On physical examination, the patient’s vital signs were: blood pressure, 112/64 mm Hg; heart rate, 84 beats/min; respiratory rate, 20 breaths/min; and temperature, 98oF. Oxygen saturation was 97% on room air. The head, eyes, ears, nose, and throat examination was normal. Auscultation of the lungs revealed bilateral breath sounds with scattered, faint expiratory wheezing; the heart had a regular rate and rhythm, without murmurs, rubs, or gallops.

The emergency physician (EP) ordered posteroanterior and lateral chest X-rays (CXR), which he interpreted as normal. He also ordered an albuterol handheld nebulizer treatment for the patient.

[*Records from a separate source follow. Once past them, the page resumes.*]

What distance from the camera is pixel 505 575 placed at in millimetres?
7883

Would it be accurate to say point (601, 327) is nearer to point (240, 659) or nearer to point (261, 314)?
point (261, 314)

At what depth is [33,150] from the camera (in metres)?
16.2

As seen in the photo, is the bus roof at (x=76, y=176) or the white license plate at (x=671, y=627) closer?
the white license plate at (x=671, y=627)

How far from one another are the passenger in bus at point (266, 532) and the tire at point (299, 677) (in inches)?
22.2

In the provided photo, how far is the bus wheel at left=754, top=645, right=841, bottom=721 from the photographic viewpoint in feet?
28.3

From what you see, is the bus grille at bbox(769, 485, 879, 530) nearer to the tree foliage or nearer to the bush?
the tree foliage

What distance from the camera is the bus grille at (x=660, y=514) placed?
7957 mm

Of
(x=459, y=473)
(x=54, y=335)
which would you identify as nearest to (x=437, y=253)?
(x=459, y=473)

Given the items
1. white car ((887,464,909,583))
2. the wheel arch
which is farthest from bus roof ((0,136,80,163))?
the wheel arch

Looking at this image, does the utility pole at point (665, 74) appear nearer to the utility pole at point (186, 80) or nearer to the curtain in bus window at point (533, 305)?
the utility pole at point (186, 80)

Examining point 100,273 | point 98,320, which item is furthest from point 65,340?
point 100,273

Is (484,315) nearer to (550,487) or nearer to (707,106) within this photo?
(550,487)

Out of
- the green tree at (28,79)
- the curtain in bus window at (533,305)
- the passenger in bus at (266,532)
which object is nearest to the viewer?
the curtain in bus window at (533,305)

After the albuterol treatment, the patient felt he was breathing more easily. The frequency of his cough had also decreased following treatment and, on re-examination, he exhibited no wheezing and was given azithromycin 500 mg orally in the ED. The EP diagnosed the patient with acute bronchitis and discharged him home with an albuterol metered dose inhaler with a spacer, and a 4-day course of azithromycin. He also encouraged the patient to quit smoking.

The next day the radiologist’s official reading of the patient’s radiographs included the finding of a very small pulmonary nodule, which was seen only on the lateral X-ray. The radiologist recommended a repeat CXR or a computed tomography (CT) scan of the chest in 6 months.

Unfortunately, the EP never saw this information, and the patient was not contacted regarding the abnormal radiology finding and the need for follow-up. Approximately 20 months later, the patient was diagnosed with lung cancer with metastasis to the thoracic spine and liver. Despite chemotherapy and radiation treatment, he died from the cancer.

The patient’s family brought a malpractice suit against the EP, stating that the cancer could have been successfully treated prior to any metastasis if the patient had been informed of the abnormal radiology findings at his ED visit 20 months prior. The EP argued that he never saw the official radiology report, and therefore had no knowledge of the need for follow-up. At trial, a jury verdict was returned in favor of the defendant.

Discussion

Unfortunately, some version of this scenario occurs on a frequent basis. While imaging studies account for the majority of such cases, the same situation can occur with abnormal laboratory results, body-fluid cultures, or pathology reports in which an abnormality is identified (eg, positive blood culture, missed fracture) but, for a myriad of reasons, the critical information does not get related to the patient.

Because of the episodic nature of the practice of emergency medicine (EM), a process must be in place to ensure any “positive” test results or findings discovered after patient discharge are reviewed and compared to the ED diagnosis, and that any “misses” result in notifying the patient and/or his or her primary care physician and arranging follow-up. In cases such as the one presented here, a system issue existed—one that was not due to any fault or oversight of the EP. Ideally, EM leadership should work closely with leadership from radiology and laboratory services and hospital risk management to develop such a process—one that will be effective every day, including weekends and holidays.

Missed fractures on radiographs are a common cause of malpractice litigation against EPs. In one review by Kachalia et al1 examining malpractice claims involving EPs, missed fractures on radiographs accounted for 19% (the most common) of the 79 missed diagnoses identified in their study.In a similar study by Karcz et al,2 missed fractures ranked second in frequency and dollars lost in malpractice cases against EPs in Massachusetts.

While missed lesions on CXR do not occur with the same frequency as missed fractures, the results are much more devastating when the lesion turns out to be malignant. Three common areas where such lesions are missed on CXR include: the apex of the lung, obscured by overlying clavicle and ribs; the retrocardiac region (as in the patient in this case); and the lung bases obscured by the diaphragm.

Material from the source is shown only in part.